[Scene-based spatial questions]
__________________________________________________

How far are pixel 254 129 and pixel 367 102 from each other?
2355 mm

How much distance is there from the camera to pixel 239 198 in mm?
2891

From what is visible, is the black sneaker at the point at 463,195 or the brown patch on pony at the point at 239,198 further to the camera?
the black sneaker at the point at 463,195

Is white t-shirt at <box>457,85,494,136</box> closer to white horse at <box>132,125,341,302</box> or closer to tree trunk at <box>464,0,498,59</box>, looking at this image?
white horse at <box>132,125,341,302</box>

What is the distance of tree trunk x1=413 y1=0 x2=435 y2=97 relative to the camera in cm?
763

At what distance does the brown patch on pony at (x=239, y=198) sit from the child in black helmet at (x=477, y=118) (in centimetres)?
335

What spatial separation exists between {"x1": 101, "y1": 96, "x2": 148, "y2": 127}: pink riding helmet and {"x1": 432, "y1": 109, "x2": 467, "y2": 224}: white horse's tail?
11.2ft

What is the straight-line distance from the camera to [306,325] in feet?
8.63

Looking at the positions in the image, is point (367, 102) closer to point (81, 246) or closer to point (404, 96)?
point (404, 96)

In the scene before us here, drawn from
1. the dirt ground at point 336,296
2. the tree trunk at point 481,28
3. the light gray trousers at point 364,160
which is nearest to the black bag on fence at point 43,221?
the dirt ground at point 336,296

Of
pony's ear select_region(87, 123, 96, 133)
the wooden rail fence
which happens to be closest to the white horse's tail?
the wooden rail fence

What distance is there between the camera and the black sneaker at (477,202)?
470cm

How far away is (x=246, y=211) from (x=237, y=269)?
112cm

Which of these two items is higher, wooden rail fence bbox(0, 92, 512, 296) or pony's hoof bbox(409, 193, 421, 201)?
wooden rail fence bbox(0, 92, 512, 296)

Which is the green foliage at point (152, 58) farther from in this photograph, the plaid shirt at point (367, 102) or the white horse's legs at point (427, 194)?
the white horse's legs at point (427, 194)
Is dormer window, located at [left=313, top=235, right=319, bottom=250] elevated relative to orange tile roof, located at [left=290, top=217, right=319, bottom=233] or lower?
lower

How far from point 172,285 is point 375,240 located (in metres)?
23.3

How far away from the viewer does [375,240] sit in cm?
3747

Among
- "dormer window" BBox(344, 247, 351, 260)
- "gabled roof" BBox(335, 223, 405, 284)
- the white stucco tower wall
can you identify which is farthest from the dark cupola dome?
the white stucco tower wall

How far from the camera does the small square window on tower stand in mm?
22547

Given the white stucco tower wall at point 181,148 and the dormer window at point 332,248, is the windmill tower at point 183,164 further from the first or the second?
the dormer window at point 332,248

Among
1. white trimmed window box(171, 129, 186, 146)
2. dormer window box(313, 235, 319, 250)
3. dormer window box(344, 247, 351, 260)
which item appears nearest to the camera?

__________________________________________________

AIM OF THE TASK ▸ Rewrite the material in full, replacing every occurrence of "tree trunk" with "oak trunk" and leaving everything else unchanged.

TASK RESPONSE ▸
How far are pixel 254 129 and pixel 367 102 from each other?
2355 mm

How much distance is there from the camera to pixel 239 198 in mm?
2891

From what is visible, is the black sneaker at the point at 463,195 or the brown patch on pony at the point at 239,198 further to the camera?
the black sneaker at the point at 463,195

Is white t-shirt at <box>457,85,494,136</box> closer to white horse at <box>132,125,341,302</box> or closer to oak trunk at <box>464,0,498,59</box>, looking at this image?
white horse at <box>132,125,341,302</box>

What is the distance of oak trunk x1=413 y1=0 x2=435 y2=97 relative to the camera in cm?
763

At what distance does the brown patch on pony at (x=239, y=198) sit from the child in black helmet at (x=477, y=118) (in centimetres)?
335

What spatial separation exists between {"x1": 101, "y1": 96, "x2": 148, "y2": 127}: pink riding helmet and {"x1": 432, "y1": 109, "x2": 467, "y2": 224}: white horse's tail?
11.2ft

What is the straight-line distance from the camera to [306,325] in feet?
8.63

Looking at the positions in the image, is point (367, 102) closer to point (81, 246) or closer to point (404, 96)?
point (404, 96)

In the scene before us here, drawn from
1. the dirt ground at point 336,296
2. the oak trunk at point 481,28
3. the light gray trousers at point 364,160
which is nearest to the black bag on fence at point 43,221?
the dirt ground at point 336,296

Of
pony's ear select_region(87, 123, 96, 133)
the wooden rail fence
which happens to be closest to the white horse's tail?
the wooden rail fence

What distance is there between the camera and the black sneaker at (477,202)?
470cm

How far away is (x=246, y=211) from (x=237, y=269)?
112cm

Which of these two items is higher, wooden rail fence bbox(0, 92, 512, 296) or pony's hoof bbox(409, 193, 421, 201)?
wooden rail fence bbox(0, 92, 512, 296)

Which is the green foliage at point (152, 58) farther from in this photograph, the plaid shirt at point (367, 102) or the white horse's legs at point (427, 194)?
the white horse's legs at point (427, 194)
Is dormer window, located at [left=313, top=235, right=319, bottom=250] elevated relative to orange tile roof, located at [left=290, top=217, right=319, bottom=233] or lower?
lower

How far from point 172,285 is point 375,240 located (in metres)?
23.3

How far away from the viewer does [375,240] sit in cm?
3747

Among
- "dormer window" BBox(344, 247, 351, 260)
- "gabled roof" BBox(335, 223, 405, 284)
- the white stucco tower wall
can you identify which is farthest from the dark cupola dome?
the white stucco tower wall

How far from the camera does the small square window on tower stand in mm?
22547

Given the white stucco tower wall at point 181,148 and the dormer window at point 332,248, is the windmill tower at point 183,164 further from the first or the second?
the dormer window at point 332,248

Among
1. white trimmed window box(171, 129, 186, 146)
2. dormer window box(313, 235, 319, 250)
3. dormer window box(344, 247, 351, 260)
which item appears nearest to the camera?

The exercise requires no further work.